Lawan Stigma Untuk Dunia Setara

Kenalkan ini temanku namanya Kiki (28 th). Kami berkenalkan di facebook. Masih ingat dulu Kiki yang add aku di FB. Karena aku belum konfirm pertemanan Kiki kirim inbox ke aku.

“Hai kak Dennise, salam kenal. Aku Kiki. Aku pengen punya teman. Maukah kakak jadi temanku?”

Sempat kaget juga dengan isi pesan yang disampaikan dengan polos. Karena hari gini mana ada sih orang yang tidak punya teman ya. Dari isi pesan inbox ini buat aku penasaran ingin tahu tentang Kiki.
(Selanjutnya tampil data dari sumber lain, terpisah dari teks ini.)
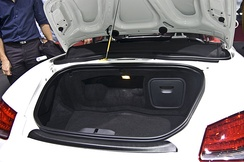The open trunk in the rear of a Porsche Boxster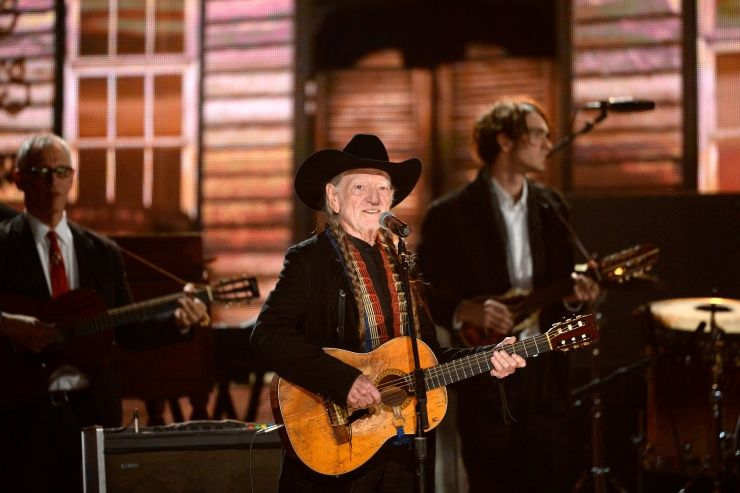 Willie Nelson performs on the 56th Annual GRAMMY Awards on Jan. 26 in Los Angeles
Memangnya berapa sih temannya di facebook?

Oh ternyata hanya ada 5 saja.Setelah aku telusuri temannya itu hanya adiknya, sepupunya dan bibinya. Di dorong oleh rasa ingin tahu yang besar akhirnya aku terima pertemanan itu.

“Ki kok kamu ingin punya teman?”, tanyaku di inbox

“Iya kak, karena aku tidak punya teman. Semua orang menjauhkanku, saudaraku juga. Aku penderita kusta yang saat ini sedang dalam pengobatan. Mereka takut tertular. Padahal menurut dokter di Puskesmas kusta itu tidak mudah menular ” tulisnya sambil memberi simbol emoji sedih. Jantungku berdegup kencang. Rasa pilu menyanyat hati. Mengapa di zaman modern seperti ini orang masih menjauhkan penderita kusta dari lingkungan. Stigma di masyarakat sudah memberi cap bahwa penderita kusta itu harus disingkirkan.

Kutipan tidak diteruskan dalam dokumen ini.